Da bin ich nicht mit Ihnen einer Meinung, denn wer die Historie des Ladenschlussgesetzes kennt, weiß, dass es im Wesentlichen ein Arbeitsschutzgesetz war, weil die Bestimmungen in den Läden katastrophal waren und natürlich der Organisationsgrad in den Läden auch teilweise katastrophal war. Man hat im Ursprung das Ladenschlussgesetz deshalb eingeführt, um einen Schutzmechanismus auszuüben. Ich denke, dass
Tarifverträge stark genug sind und wir auch Tarifpartner haben, die das umsetzen können. IKEA ist das beste Beispiel dafür. Diese haben sich lange gewunden. IKEA wollte von Tarifverträgen lange nichts wissen, doch jetzt ist ein Tarifvertrag abgeschlossen worden. Es ist auch gut, dass dem so ist. Aber wir haben eine Menge Unternehmen, bei denen das nicht so ist, und da geht es auch um Arbeitnehmerschutzrechte. Deshalb bin ich der Auffassung, dass wir das im Gesetz brauchen. Ich widerspreche da ausdrücklich Ihrer Auffassung von gestalterischen Gesetzgebungsvorhaben in dem Bereich. Wir brauchen das.

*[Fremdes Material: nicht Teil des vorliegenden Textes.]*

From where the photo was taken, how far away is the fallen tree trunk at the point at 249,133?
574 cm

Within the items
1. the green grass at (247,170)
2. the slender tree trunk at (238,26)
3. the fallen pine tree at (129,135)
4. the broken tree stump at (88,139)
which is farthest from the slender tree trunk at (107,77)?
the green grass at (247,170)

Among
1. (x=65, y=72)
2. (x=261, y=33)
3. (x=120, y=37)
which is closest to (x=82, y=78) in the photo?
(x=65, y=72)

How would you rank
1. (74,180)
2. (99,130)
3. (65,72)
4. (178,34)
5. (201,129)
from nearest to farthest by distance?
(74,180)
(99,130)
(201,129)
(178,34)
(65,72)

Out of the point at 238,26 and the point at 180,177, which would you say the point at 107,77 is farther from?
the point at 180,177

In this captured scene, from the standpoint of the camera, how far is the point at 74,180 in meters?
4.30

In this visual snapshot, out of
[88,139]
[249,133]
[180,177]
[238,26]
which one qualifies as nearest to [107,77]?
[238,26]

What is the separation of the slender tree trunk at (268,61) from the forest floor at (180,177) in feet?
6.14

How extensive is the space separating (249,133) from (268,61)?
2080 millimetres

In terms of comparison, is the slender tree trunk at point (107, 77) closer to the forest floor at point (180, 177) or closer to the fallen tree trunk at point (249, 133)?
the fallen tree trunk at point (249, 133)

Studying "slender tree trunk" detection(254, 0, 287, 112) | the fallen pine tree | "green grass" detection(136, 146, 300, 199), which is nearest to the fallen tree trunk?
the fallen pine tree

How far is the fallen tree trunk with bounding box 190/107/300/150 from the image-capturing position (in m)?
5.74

Herr Kollege Brangs, wollen Sie bestreiten, dass im letzten GfK-Rapport ausgewiesen ist, dass die Wachstumsraten im Onlinehandel, sprich 24Stunden-Handel, bei ungefähr 25 % in den letzten beiden Jahren liegen und dass der Rückgang im Einzelhandel vor Ort ungefähr 8 % beträgt? Meine Frage dazu: Wie wollen Sie verhindern, dass, wenn Sie die Öffnungszeiten dann weiter beschränken, noch mehr Einzelhandel ins Internet abwandert und damit natürlich überhaupt keine Beschäftigung mehr vor Ort stattfinden wird?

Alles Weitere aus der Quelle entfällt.